** Start DOCUMENT SECTION **

Why is it that, as an institution, law enforcement is unwilling to hold its people accountable?
It is particularly disconcerting that independent investigations have unveiled officers with histories of misconduct who continue to work and act against the public interest. More than a thousand of these cases have yet to be flagged by prosecutors.
Officers who have been convicted of crimes themselves continue to be employed in the police. In California, police who have “[driven] drunk, cheated on time cards, brutalized family members, even killed others” remain on the job, facing little to no consequences.
What is the sort of conclusion law enforcement expects the public to draw when a cop can fatally mow down two cyclists and continue working, while a Black man accused of possession of a counterfeit $20 bill is murdered in broad daylight?
Beyond that, how is the public supposed to react to accusations of police brutality when domestic abuse among members of the force is a well documented issue which brings forth little to no consequence?
In California, a San Bernardino sheriff’s union found itself bitterly embattled against transparency advocates, hoping to prevent the release of police misconduct and use-of-force records.
It is all of them and more.
Police unions argue against the release of misconduct records. When this doesn’t work, and they lose that battle, they proceed to destroy said records. These records are vital tools for keeping officers accountable, or — as we observed with Chauvin’s counts of prior misconduct — at the very least, documenting wrongdoing by cops, and they’re disposed of unceremoniously.

** End DOCUMENT SECTION **
** Start RECORDED DATA **

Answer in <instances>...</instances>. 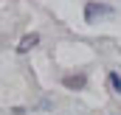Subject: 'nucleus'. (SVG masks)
<instances>
[{
	"mask_svg": "<svg viewBox=\"0 0 121 115\" xmlns=\"http://www.w3.org/2000/svg\"><path fill=\"white\" fill-rule=\"evenodd\" d=\"M99 14H113V6H107V3H93V0H90V3L85 6V20L93 23Z\"/></svg>",
	"mask_w": 121,
	"mask_h": 115,
	"instance_id": "obj_1",
	"label": "nucleus"
},
{
	"mask_svg": "<svg viewBox=\"0 0 121 115\" xmlns=\"http://www.w3.org/2000/svg\"><path fill=\"white\" fill-rule=\"evenodd\" d=\"M37 42H39V34H28V37H23V39H20L17 51H20V53H28V51L37 45Z\"/></svg>",
	"mask_w": 121,
	"mask_h": 115,
	"instance_id": "obj_2",
	"label": "nucleus"
},
{
	"mask_svg": "<svg viewBox=\"0 0 121 115\" xmlns=\"http://www.w3.org/2000/svg\"><path fill=\"white\" fill-rule=\"evenodd\" d=\"M85 82H87L85 76H65V84L73 87V90H82V87H85Z\"/></svg>",
	"mask_w": 121,
	"mask_h": 115,
	"instance_id": "obj_3",
	"label": "nucleus"
},
{
	"mask_svg": "<svg viewBox=\"0 0 121 115\" xmlns=\"http://www.w3.org/2000/svg\"><path fill=\"white\" fill-rule=\"evenodd\" d=\"M107 82H110V87H113L116 93H121V76H118V73H110V76H107Z\"/></svg>",
	"mask_w": 121,
	"mask_h": 115,
	"instance_id": "obj_4",
	"label": "nucleus"
}]
</instances>
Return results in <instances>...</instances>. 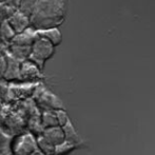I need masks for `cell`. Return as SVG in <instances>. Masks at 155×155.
<instances>
[{"instance_id":"7a4b0ae2","label":"cell","mask_w":155,"mask_h":155,"mask_svg":"<svg viewBox=\"0 0 155 155\" xmlns=\"http://www.w3.org/2000/svg\"><path fill=\"white\" fill-rule=\"evenodd\" d=\"M37 34V33H36ZM55 54V47L49 40L37 36L32 45V52L28 60L36 64L40 70L43 69L45 61Z\"/></svg>"},{"instance_id":"3957f363","label":"cell","mask_w":155,"mask_h":155,"mask_svg":"<svg viewBox=\"0 0 155 155\" xmlns=\"http://www.w3.org/2000/svg\"><path fill=\"white\" fill-rule=\"evenodd\" d=\"M8 21L12 29L14 30V32L16 33V35L21 34L31 28V19L21 12H19L18 10L13 16H11L8 19Z\"/></svg>"},{"instance_id":"52a82bcc","label":"cell","mask_w":155,"mask_h":155,"mask_svg":"<svg viewBox=\"0 0 155 155\" xmlns=\"http://www.w3.org/2000/svg\"><path fill=\"white\" fill-rule=\"evenodd\" d=\"M15 36H16V33L12 29L8 21L2 20L1 23H0V40L5 43V45L6 43L11 45V42L15 38Z\"/></svg>"},{"instance_id":"5b68a950","label":"cell","mask_w":155,"mask_h":155,"mask_svg":"<svg viewBox=\"0 0 155 155\" xmlns=\"http://www.w3.org/2000/svg\"><path fill=\"white\" fill-rule=\"evenodd\" d=\"M45 139L52 146H59L62 143L65 141L64 132H63L62 128L59 127H55V128H49V130L45 132Z\"/></svg>"},{"instance_id":"7c38bea8","label":"cell","mask_w":155,"mask_h":155,"mask_svg":"<svg viewBox=\"0 0 155 155\" xmlns=\"http://www.w3.org/2000/svg\"><path fill=\"white\" fill-rule=\"evenodd\" d=\"M6 3L11 4V5H13V6H16V8H17V3H18V0H8V1H6Z\"/></svg>"},{"instance_id":"9c48e42d","label":"cell","mask_w":155,"mask_h":155,"mask_svg":"<svg viewBox=\"0 0 155 155\" xmlns=\"http://www.w3.org/2000/svg\"><path fill=\"white\" fill-rule=\"evenodd\" d=\"M62 130H63V132H64L65 141H69V143H73V145H75V146H77L78 143H81V139H80L79 135H78L77 132L75 131L74 127L72 126L71 121L65 127H63Z\"/></svg>"},{"instance_id":"6da1fadb","label":"cell","mask_w":155,"mask_h":155,"mask_svg":"<svg viewBox=\"0 0 155 155\" xmlns=\"http://www.w3.org/2000/svg\"><path fill=\"white\" fill-rule=\"evenodd\" d=\"M67 2L68 0H39L34 14L30 18L31 27L40 31L61 25L67 14Z\"/></svg>"},{"instance_id":"8992f818","label":"cell","mask_w":155,"mask_h":155,"mask_svg":"<svg viewBox=\"0 0 155 155\" xmlns=\"http://www.w3.org/2000/svg\"><path fill=\"white\" fill-rule=\"evenodd\" d=\"M37 36L45 38L49 40L54 47H58L62 41V34L59 31L58 28L55 29H48V30H40V31H36Z\"/></svg>"},{"instance_id":"277c9868","label":"cell","mask_w":155,"mask_h":155,"mask_svg":"<svg viewBox=\"0 0 155 155\" xmlns=\"http://www.w3.org/2000/svg\"><path fill=\"white\" fill-rule=\"evenodd\" d=\"M40 77V69L30 60L21 61L20 65V78L25 80H32Z\"/></svg>"},{"instance_id":"ba28073f","label":"cell","mask_w":155,"mask_h":155,"mask_svg":"<svg viewBox=\"0 0 155 155\" xmlns=\"http://www.w3.org/2000/svg\"><path fill=\"white\" fill-rule=\"evenodd\" d=\"M39 0H18L17 3V10L31 18L32 15L34 14L36 6L38 4Z\"/></svg>"},{"instance_id":"4fadbf2b","label":"cell","mask_w":155,"mask_h":155,"mask_svg":"<svg viewBox=\"0 0 155 155\" xmlns=\"http://www.w3.org/2000/svg\"><path fill=\"white\" fill-rule=\"evenodd\" d=\"M8 0H0V3H3V2H6Z\"/></svg>"},{"instance_id":"8fae6325","label":"cell","mask_w":155,"mask_h":155,"mask_svg":"<svg viewBox=\"0 0 155 155\" xmlns=\"http://www.w3.org/2000/svg\"><path fill=\"white\" fill-rule=\"evenodd\" d=\"M56 116H57L58 124H59L60 128H63V127H65L68 124L70 123L69 117H68L67 113H65L64 111H57Z\"/></svg>"},{"instance_id":"30bf717a","label":"cell","mask_w":155,"mask_h":155,"mask_svg":"<svg viewBox=\"0 0 155 155\" xmlns=\"http://www.w3.org/2000/svg\"><path fill=\"white\" fill-rule=\"evenodd\" d=\"M74 149H75V145L69 143V141H64L61 145L57 146L55 150H56V154L57 155H65V154L70 153L71 151H73Z\"/></svg>"}]
</instances>
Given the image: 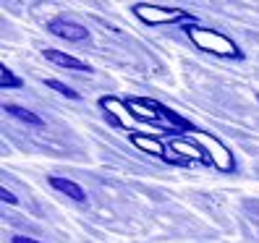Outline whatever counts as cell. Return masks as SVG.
<instances>
[{
  "instance_id": "obj_1",
  "label": "cell",
  "mask_w": 259,
  "mask_h": 243,
  "mask_svg": "<svg viewBox=\"0 0 259 243\" xmlns=\"http://www.w3.org/2000/svg\"><path fill=\"white\" fill-rule=\"evenodd\" d=\"M189 37L196 42V47H202L207 53H218V55H238L236 50V44L218 34V32H212V29H199V26H189Z\"/></svg>"
},
{
  "instance_id": "obj_2",
  "label": "cell",
  "mask_w": 259,
  "mask_h": 243,
  "mask_svg": "<svg viewBox=\"0 0 259 243\" xmlns=\"http://www.w3.org/2000/svg\"><path fill=\"white\" fill-rule=\"evenodd\" d=\"M134 13H136V16H139L144 24H152V26L173 24V21L186 19L184 11H178V8H162V6H136Z\"/></svg>"
},
{
  "instance_id": "obj_3",
  "label": "cell",
  "mask_w": 259,
  "mask_h": 243,
  "mask_svg": "<svg viewBox=\"0 0 259 243\" xmlns=\"http://www.w3.org/2000/svg\"><path fill=\"white\" fill-rule=\"evenodd\" d=\"M48 29L55 34V37H63V39H73V42H81V39H89V32L84 26L73 24V21H66V19H53L48 24Z\"/></svg>"
},
{
  "instance_id": "obj_4",
  "label": "cell",
  "mask_w": 259,
  "mask_h": 243,
  "mask_svg": "<svg viewBox=\"0 0 259 243\" xmlns=\"http://www.w3.org/2000/svg\"><path fill=\"white\" fill-rule=\"evenodd\" d=\"M45 58L53 60V63H58V66H63V68H71V71H89V66L81 63L79 58L63 55V53H58V50H45Z\"/></svg>"
},
{
  "instance_id": "obj_5",
  "label": "cell",
  "mask_w": 259,
  "mask_h": 243,
  "mask_svg": "<svg viewBox=\"0 0 259 243\" xmlns=\"http://www.w3.org/2000/svg\"><path fill=\"white\" fill-rule=\"evenodd\" d=\"M50 183H53V188H58L60 193H66V196H71L73 202H84V199H87V193H84V188H81L79 183H73V180H68V178H53Z\"/></svg>"
},
{
  "instance_id": "obj_6",
  "label": "cell",
  "mask_w": 259,
  "mask_h": 243,
  "mask_svg": "<svg viewBox=\"0 0 259 243\" xmlns=\"http://www.w3.org/2000/svg\"><path fill=\"white\" fill-rule=\"evenodd\" d=\"M8 115H13V118H19L21 123H29V126H42V118L39 115H34L32 110H24V108H16V105H6L3 108Z\"/></svg>"
},
{
  "instance_id": "obj_7",
  "label": "cell",
  "mask_w": 259,
  "mask_h": 243,
  "mask_svg": "<svg viewBox=\"0 0 259 243\" xmlns=\"http://www.w3.org/2000/svg\"><path fill=\"white\" fill-rule=\"evenodd\" d=\"M131 141L136 147H142L144 152H152V155H162V144L155 141V139H149V136H142V133H134L131 136Z\"/></svg>"
},
{
  "instance_id": "obj_8",
  "label": "cell",
  "mask_w": 259,
  "mask_h": 243,
  "mask_svg": "<svg viewBox=\"0 0 259 243\" xmlns=\"http://www.w3.org/2000/svg\"><path fill=\"white\" fill-rule=\"evenodd\" d=\"M45 86H50V89H55V92H60L63 97H71V100H79V94L73 92V89H68L63 81H58V79H45Z\"/></svg>"
},
{
  "instance_id": "obj_9",
  "label": "cell",
  "mask_w": 259,
  "mask_h": 243,
  "mask_svg": "<svg viewBox=\"0 0 259 243\" xmlns=\"http://www.w3.org/2000/svg\"><path fill=\"white\" fill-rule=\"evenodd\" d=\"M0 84L16 89V86H21V79H19V76H13V73H11V71L3 66V68H0Z\"/></svg>"
},
{
  "instance_id": "obj_10",
  "label": "cell",
  "mask_w": 259,
  "mask_h": 243,
  "mask_svg": "<svg viewBox=\"0 0 259 243\" xmlns=\"http://www.w3.org/2000/svg\"><path fill=\"white\" fill-rule=\"evenodd\" d=\"M173 147H176V149H184V155H189V157H202V155H199L202 149H196V147H189L186 141H176Z\"/></svg>"
},
{
  "instance_id": "obj_11",
  "label": "cell",
  "mask_w": 259,
  "mask_h": 243,
  "mask_svg": "<svg viewBox=\"0 0 259 243\" xmlns=\"http://www.w3.org/2000/svg\"><path fill=\"white\" fill-rule=\"evenodd\" d=\"M0 199L8 202V204H16V196H13L11 191H6V188H0Z\"/></svg>"
},
{
  "instance_id": "obj_12",
  "label": "cell",
  "mask_w": 259,
  "mask_h": 243,
  "mask_svg": "<svg viewBox=\"0 0 259 243\" xmlns=\"http://www.w3.org/2000/svg\"><path fill=\"white\" fill-rule=\"evenodd\" d=\"M13 243H39V240H34V238H24V235H16V238H13Z\"/></svg>"
}]
</instances>
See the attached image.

** End RECORDED DATA **

EXERCISE INSTRUCTIONS:
[1] Summarize the text on police accountability in two sentences.
[2] Decide whether each statement agrees with the text on police accountability, answering yes or no and quoting the words from the text that settle it.
(a) More than a thousand cases of officers with misconduct histories have not yet been flagged by prosecutors.
(b) The San Bernardino sheriff's union backed the release of use-of-force records.
(c) Police unions preserve misconduct records after losing battles over their release.
[3] Please continue the text on police accountability from its final sentence.

THE RESPONSES:
[1] The text questions why law enforcement is unwilling to hold its people accountable, noting that officers with histories of misconduct, including some convicted of crimes, continue to work while facing little to no consequences. It adds that police unions, among them a San Bernardino sheriff's union, fight the release of misconduct records and destroy those records when they lose, even though the records are vital tools for keeping officers accountable.

[2]
(a) Yes: "More than a thousand of these cases have yet to be flagged by prosecutors."
(b) No: "hoping to prevent the release of police misconduct and use-of-force records"
(c) No: "When this doesn’t work, and they lose that battle, they proceed to destroy said records."

[3]
The Minneapolis police union president, Bob Kroll, is one particularly egregious example. Kroll was the man who, in 2016, claimed that Black Lives Matter was a terrorist organization. Now, Kroll is hell-bent on defending the four officers responsible for Floyd’s death.
At least on the second point, Kroll is typical. Unions are relentless in their desire to shield bad cops from the consequences of their heinous actions.
Beyond just rhetoric, data shows that use of force by police is more common in encounters with Black and Hispanic communities than any other demographic, that Black Americans make up a majority of innocent defendants wrongfully convicted of crimes and that Black motorists are disproportionately likely to be pulled over by officers.
Let’s talk about overt racism, shall we? The FBI warned about the infiltration of police forces by white supremacists almost 15 years ago. Despite that, this issue hasn’t been resolved or addressed at all.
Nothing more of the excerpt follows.